I would like to put forth the argument that we already have multiple human-programmed "Strong AI" operating among us, they already exhibits clearly "intelligent", rational, self-modifying goal-seeking behavior, and we should systematically study these entities before engaging in any particularly detailed debates about "designing" AI with particular goals.
They're called "Bureaucracies".
Essentially, a modern bureaucracy - whether it is operating as the decision-making system for a capitalist corporation, a government, a non-profit charity, or a political party, is an artificial intelligence that uses human brains as its basic hardware and firmware, allowing it to "borrow" a lot of human computational algorithms to do its own processing.

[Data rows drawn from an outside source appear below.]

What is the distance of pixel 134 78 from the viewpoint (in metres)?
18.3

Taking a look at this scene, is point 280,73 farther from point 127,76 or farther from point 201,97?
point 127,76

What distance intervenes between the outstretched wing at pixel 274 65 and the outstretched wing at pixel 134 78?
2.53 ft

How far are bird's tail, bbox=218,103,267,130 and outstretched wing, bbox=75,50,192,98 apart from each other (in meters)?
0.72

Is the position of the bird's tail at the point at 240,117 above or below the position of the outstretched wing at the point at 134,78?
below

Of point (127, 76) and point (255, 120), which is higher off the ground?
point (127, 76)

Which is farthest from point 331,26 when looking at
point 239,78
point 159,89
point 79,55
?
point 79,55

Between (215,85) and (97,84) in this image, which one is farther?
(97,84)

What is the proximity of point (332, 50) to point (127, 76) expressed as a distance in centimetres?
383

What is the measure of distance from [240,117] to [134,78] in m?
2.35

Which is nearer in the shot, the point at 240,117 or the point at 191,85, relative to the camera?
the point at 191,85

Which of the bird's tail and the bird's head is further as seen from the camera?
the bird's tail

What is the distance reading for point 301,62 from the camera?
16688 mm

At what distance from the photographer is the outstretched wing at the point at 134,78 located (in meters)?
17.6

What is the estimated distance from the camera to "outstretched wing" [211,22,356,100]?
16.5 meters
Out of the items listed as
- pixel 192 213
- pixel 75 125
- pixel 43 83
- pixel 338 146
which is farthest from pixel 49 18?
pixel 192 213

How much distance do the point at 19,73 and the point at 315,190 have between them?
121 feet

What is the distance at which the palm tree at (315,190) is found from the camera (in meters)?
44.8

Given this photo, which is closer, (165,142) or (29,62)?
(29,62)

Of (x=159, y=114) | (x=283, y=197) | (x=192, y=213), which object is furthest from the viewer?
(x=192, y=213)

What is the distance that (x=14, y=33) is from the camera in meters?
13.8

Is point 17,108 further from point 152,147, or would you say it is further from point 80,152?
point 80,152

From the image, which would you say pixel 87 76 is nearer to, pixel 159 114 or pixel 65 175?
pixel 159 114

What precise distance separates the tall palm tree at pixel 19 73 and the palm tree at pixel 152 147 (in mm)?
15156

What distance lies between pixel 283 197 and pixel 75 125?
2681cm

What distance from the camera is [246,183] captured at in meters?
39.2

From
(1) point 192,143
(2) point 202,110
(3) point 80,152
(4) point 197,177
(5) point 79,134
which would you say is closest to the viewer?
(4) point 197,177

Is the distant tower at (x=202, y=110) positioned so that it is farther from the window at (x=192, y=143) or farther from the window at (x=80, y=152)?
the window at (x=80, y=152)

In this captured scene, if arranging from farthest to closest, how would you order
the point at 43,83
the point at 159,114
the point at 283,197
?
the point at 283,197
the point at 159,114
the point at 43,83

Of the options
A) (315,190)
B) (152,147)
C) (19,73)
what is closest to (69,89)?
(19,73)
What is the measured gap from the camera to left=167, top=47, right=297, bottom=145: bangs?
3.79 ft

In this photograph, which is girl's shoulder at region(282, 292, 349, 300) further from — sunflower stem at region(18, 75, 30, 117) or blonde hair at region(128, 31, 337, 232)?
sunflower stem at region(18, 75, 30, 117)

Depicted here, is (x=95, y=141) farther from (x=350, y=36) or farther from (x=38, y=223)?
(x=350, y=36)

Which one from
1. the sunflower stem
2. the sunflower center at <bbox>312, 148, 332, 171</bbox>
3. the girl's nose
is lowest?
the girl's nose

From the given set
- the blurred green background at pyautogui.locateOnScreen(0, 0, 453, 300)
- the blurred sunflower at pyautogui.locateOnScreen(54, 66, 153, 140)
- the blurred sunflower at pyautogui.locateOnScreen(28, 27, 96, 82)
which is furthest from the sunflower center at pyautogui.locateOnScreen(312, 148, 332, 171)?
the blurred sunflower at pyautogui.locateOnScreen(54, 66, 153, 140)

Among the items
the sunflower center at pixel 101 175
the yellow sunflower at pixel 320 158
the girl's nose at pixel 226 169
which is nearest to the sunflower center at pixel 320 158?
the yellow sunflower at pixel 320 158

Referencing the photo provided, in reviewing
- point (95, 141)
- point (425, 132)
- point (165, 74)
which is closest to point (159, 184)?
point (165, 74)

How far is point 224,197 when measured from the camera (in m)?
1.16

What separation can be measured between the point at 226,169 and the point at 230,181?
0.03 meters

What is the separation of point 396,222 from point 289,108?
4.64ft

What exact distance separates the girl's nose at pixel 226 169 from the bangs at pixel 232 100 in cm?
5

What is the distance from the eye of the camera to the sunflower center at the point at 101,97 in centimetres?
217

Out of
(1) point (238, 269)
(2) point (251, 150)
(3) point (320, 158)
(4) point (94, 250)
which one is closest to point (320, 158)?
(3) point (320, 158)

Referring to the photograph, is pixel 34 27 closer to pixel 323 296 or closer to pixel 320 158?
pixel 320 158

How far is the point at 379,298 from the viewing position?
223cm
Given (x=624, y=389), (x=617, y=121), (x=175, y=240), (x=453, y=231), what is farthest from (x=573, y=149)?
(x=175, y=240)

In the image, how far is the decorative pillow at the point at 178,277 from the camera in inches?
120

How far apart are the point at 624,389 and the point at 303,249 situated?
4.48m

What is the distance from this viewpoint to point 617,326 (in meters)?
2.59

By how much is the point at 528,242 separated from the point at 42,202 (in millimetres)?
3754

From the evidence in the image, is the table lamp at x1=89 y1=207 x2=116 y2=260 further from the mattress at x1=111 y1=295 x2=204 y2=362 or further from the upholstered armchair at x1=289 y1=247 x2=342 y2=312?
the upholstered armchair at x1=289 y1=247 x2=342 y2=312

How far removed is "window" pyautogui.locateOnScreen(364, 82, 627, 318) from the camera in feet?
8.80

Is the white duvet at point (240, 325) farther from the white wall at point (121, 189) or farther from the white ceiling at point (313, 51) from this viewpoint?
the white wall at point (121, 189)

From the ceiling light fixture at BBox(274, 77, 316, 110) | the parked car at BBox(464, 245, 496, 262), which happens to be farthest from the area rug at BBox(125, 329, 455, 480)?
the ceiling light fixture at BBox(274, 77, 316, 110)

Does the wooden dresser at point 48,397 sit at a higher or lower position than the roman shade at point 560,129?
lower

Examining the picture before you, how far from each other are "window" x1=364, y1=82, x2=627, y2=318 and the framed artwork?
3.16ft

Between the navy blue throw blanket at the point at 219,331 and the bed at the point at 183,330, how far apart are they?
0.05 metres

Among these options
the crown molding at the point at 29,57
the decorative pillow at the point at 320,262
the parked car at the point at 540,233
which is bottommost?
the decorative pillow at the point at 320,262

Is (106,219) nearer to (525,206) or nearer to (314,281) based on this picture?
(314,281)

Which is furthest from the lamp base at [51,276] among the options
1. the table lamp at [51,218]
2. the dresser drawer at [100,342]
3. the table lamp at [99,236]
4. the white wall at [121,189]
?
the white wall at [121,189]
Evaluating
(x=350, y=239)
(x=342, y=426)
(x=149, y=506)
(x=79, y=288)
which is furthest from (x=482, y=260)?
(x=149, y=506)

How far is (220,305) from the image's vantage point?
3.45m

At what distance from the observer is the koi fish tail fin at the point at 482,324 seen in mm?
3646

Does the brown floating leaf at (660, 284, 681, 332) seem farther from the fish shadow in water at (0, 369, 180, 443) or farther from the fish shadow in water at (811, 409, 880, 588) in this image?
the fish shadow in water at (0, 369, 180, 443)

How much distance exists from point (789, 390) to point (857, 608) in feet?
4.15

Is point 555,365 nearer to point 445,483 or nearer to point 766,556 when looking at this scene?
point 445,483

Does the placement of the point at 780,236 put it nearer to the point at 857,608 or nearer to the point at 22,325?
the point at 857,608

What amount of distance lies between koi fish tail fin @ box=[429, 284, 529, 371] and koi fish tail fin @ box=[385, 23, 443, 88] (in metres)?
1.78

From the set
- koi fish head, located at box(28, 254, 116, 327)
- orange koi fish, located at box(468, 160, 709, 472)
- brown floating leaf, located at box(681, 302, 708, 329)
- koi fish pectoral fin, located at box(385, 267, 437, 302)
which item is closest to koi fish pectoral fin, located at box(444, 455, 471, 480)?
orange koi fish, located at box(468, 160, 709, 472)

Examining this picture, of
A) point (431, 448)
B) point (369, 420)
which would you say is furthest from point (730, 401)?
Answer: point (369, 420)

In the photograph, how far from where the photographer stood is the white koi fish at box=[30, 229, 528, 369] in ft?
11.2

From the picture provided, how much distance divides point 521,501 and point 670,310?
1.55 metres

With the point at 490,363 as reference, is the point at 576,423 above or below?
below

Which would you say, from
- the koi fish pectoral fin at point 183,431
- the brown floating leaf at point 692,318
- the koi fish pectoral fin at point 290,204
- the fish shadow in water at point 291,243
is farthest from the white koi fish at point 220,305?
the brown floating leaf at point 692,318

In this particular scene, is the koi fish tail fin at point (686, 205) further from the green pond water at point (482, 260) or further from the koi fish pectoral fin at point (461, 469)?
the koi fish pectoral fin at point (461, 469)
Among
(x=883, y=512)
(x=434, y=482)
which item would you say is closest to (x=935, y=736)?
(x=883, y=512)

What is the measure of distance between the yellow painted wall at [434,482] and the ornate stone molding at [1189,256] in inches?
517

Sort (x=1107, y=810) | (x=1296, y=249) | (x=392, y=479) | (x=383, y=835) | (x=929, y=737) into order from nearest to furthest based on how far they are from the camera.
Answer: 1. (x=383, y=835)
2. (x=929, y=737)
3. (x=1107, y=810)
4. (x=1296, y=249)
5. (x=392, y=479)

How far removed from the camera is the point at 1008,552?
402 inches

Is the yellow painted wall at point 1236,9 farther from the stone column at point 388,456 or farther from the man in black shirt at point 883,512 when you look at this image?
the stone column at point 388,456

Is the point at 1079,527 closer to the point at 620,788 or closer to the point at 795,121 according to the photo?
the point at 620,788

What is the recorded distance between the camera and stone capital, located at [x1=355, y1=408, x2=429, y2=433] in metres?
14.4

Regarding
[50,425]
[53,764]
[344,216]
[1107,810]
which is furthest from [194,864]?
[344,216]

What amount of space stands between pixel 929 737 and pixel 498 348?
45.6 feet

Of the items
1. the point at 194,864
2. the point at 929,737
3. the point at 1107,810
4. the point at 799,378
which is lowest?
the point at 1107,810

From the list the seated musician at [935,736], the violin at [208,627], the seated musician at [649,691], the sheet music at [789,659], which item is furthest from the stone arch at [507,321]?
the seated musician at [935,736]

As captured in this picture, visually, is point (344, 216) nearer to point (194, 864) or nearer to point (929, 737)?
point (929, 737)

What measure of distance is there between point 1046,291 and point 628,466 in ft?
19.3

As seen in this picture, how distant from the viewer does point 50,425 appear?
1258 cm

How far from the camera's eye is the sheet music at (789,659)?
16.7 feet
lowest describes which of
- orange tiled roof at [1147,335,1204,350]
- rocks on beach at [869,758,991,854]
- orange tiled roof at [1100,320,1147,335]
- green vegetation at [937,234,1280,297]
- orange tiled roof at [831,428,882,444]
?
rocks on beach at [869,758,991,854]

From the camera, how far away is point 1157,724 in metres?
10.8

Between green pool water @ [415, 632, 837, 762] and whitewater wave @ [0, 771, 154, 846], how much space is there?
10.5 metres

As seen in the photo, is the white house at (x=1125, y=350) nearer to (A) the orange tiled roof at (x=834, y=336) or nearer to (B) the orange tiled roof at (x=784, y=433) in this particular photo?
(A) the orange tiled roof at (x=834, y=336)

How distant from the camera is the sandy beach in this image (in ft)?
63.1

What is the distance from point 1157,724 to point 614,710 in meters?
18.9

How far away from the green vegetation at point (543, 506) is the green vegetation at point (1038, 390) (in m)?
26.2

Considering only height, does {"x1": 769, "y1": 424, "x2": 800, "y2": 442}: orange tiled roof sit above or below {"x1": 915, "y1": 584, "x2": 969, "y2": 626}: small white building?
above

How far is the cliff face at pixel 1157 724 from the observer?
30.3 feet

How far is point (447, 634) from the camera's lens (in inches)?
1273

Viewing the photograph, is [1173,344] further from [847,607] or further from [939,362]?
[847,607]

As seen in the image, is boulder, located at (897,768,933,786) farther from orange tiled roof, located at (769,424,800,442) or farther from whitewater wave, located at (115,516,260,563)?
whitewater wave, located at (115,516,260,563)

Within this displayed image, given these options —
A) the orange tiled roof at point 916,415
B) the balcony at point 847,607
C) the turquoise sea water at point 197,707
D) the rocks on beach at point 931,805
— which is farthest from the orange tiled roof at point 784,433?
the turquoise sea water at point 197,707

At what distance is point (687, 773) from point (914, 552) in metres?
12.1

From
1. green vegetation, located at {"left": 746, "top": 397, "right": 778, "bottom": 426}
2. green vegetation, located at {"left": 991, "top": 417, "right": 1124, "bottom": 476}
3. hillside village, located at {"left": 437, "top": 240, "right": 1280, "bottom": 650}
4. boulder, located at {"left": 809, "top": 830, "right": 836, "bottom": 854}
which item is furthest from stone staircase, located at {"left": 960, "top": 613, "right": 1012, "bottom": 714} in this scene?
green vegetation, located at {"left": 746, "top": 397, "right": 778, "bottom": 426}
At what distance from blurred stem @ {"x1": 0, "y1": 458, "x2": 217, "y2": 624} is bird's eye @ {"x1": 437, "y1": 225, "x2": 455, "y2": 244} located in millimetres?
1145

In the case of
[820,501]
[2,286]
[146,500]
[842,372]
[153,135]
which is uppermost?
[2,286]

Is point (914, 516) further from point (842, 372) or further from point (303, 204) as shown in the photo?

The fact that bureaucratic decisions can be traced back to individual human decisions is irrelevant - even within a human or computer AI, a decision can theoretically be traced back to single neurons or subroutines - the fact is that bureaucracies have evolved to guide and exploit human decision-making towards their own ends, often to the detriment of the individual humans that comprise said bureaucracy.
Note that when I say "I would like to put forth the argument", I am at least partially admitting that I'm speaking from hunch, rather than already having a huge collection of empirical data to work from - part of the point of putting this forward is to acknowledge that I'm not yet very good at "avalanche of empirical evidence"-style argument. But I would *greatly* appreciate anyone who suspects that they might be able to demonstrate evidence for or against this idea, presenting said evidence so I can solidify my reasoning.
As a "step 2": assuming the evidence weighs in towards my notion, what would it take to develop a systematic approach to studying bureaucracy from the perspective of AI or even xenosapience, such that bureaucracies could be either "programmed" or communicated with directly by the human agents that comprise them (and ideally by the larger pool of human stakeholders that are forced to interact with them?)
I would expect a bureaucracy to be capable of self-reflection and self-identity that exists independent of its constituent (human) decision-making modules. I would expect it to have a kind of "team spirit" or "internal integrity" that defines how it goes about solving problems, and which artificially constrains its decision tree from "purely optimal", towards "maintaining (my) personal identity".
In other words, I would expect the bureaucracy to have an identifiable "personality".
This sounds very little like something I would expect someone who knew what a strong AI was but had never observed a bureaucracy to come up with as a way to determine whether bureaucracies are strong AIs or non-strong AIs.
Not everything that is capable of self-reflection and self-identity is a strong AI; indeed I think it's reasonable to say that out of the sample of observed things capable of self-reflection and self-identity, none of them are strong AIs.
Bureaucracies don't even fulfill the basic strong AI criterion of being smarter than a human being. They may perform better than an individual in certain applications, but then, so can weak AI, and bureaucracies often engage in behavior which would be regarded as insane if engaged in by an individual with the same goal.